Kepala Seksi Bimbingan Masyarakat Islam Kantor Kementerian Agama Kabupaten Sukabumi, H. Dedy Wijaya, Lc., M.H., menyampaikan apresiasi atas terselenggaranya kegiatan tersebut. Menurutnya, peningkatan kapasitas penyuluh merupakan investasi penting dalam memperkuat kualitas layanan keagamaan dan pembinaan masyarakat.
“Penyuluh Agama Islam memiliki posisi yang sangat strategis karena berinteraksi langsung dengan masyarakat. Melalui kegiatan ini, kami berharap kompetensi penyuluh semakin meningkat, baik dalam aspek substansi keagamaan, komunikasi, maupun pemanfaatan teknologi digital. Dengan demikian, penyuluh dapat semakin optimal dalam mendampingi masyarakat, khususnya dalam mewujudkan keluarga yang harmonis, tangguh, dan berketahanan,” ujarnya.
Ia menambahkan bahwa tantangan sosial yang semakin kompleks, seperti meningkatnya perceraian, pengaruh media digital, hingga persoalan ekonomi keluarga, memerlukan kehadiran penyuluh yang profesional, responsif, dan mampu memberikan solusi yang tepat sesuai nilai-nilai keagamaan.
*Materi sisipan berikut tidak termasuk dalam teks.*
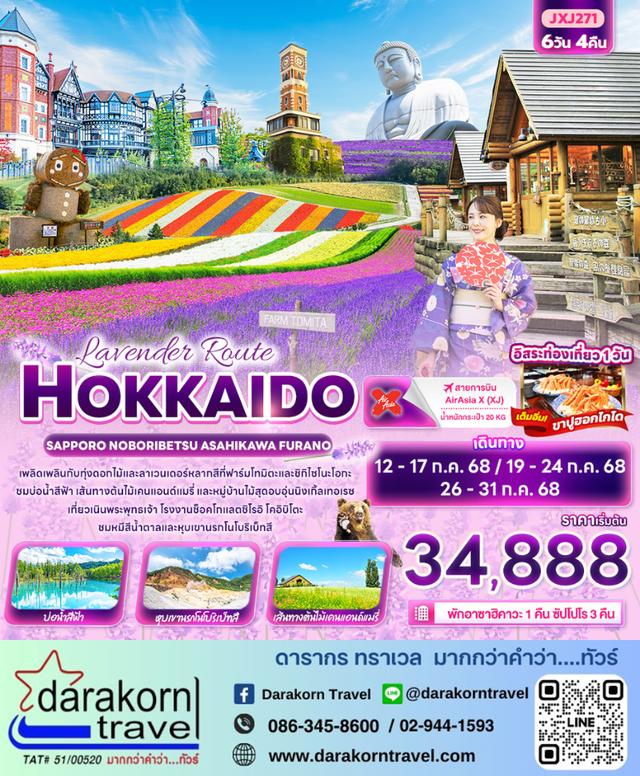 ทัวร์ญี่ปุ่น Lavender Route HOKKAIDO SAPPORO 6วัน 4คืน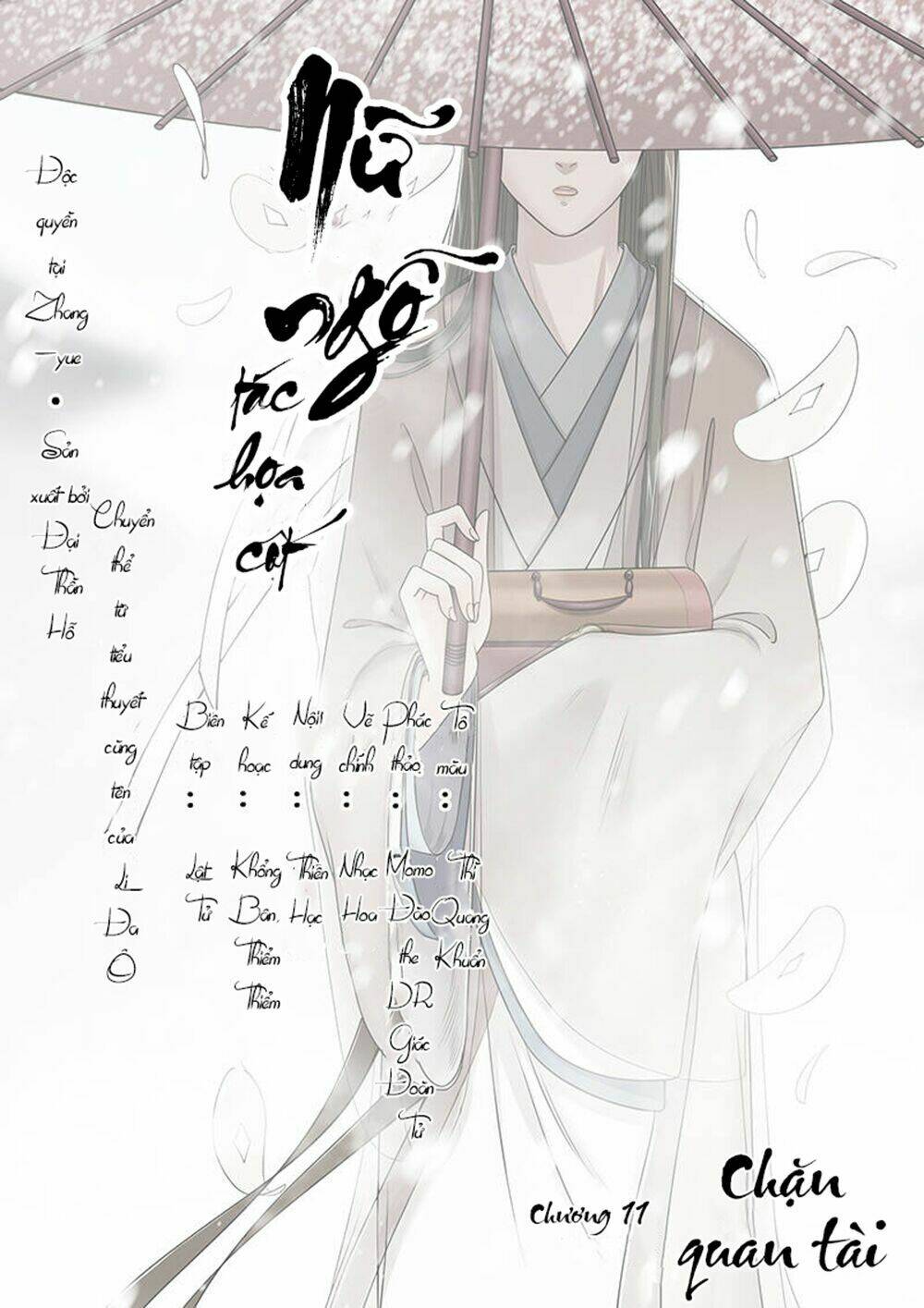 Nữ Ngỗ Tác Họa Cốt: Chapter 11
Kegiatan berlangsung dengan antusias dan diikuti secara aktif oleh seluruh peserta. Selain menjadi sarana peningkatan wawasan dan kompetensi, forum ini juga menjadi ruang silaturahmi, konsolidasi, serta penguatan sinergi antarpenyuluh agama Islam di wilayah Sukabumi.
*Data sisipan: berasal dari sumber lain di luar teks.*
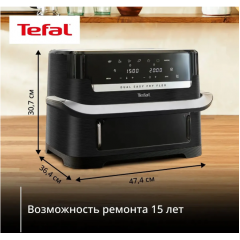 Аэрогриль Tefal Dual Easy Fry Flex EY9228E0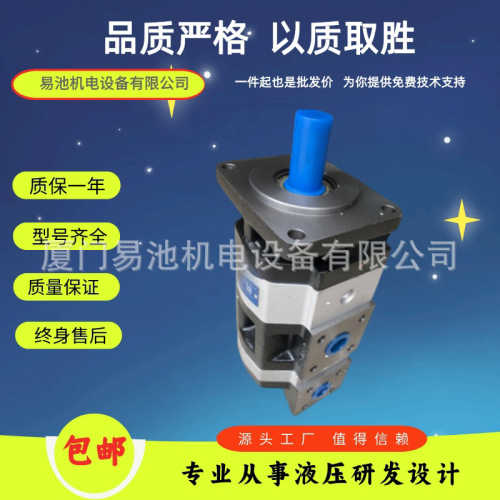 塔吊吊车阜新齿轮双联油泵液压泵CBQL-F40/32FCH F50/32 CBQ-F425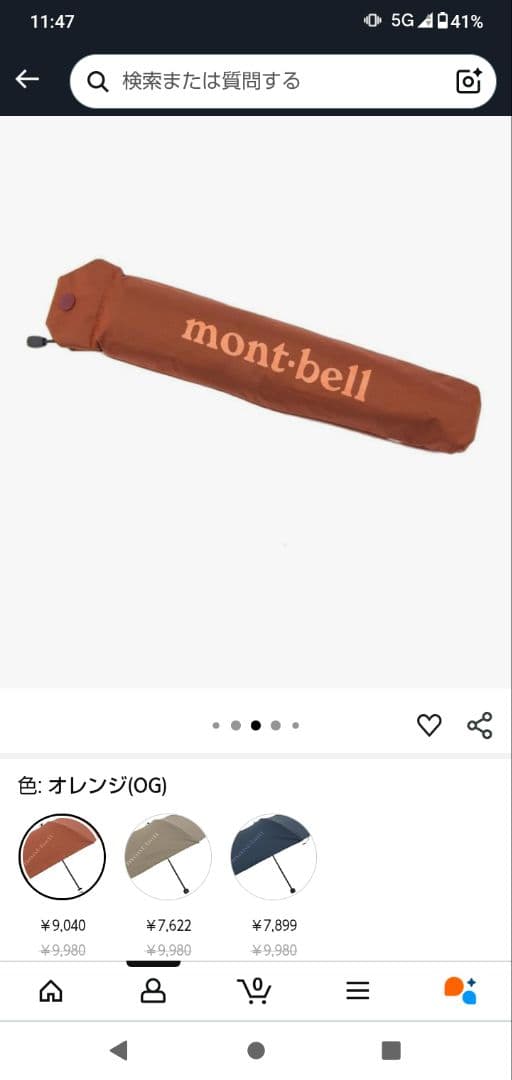 [専用] montbellトラベルサンブロックアンブレラ50折り畳み傘OG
Melalui kegiatan ini, diharapkan para Penyuluh Agama Islam semakin siap menjadi garda terdepan dalam membangun ketahanan keluarga, memperkuat moderasi beragama, serta menghadirkan dakwah yang menyejukkan dan relevan dengan kebutuhan masyarakat di tengah perkembangan zaman.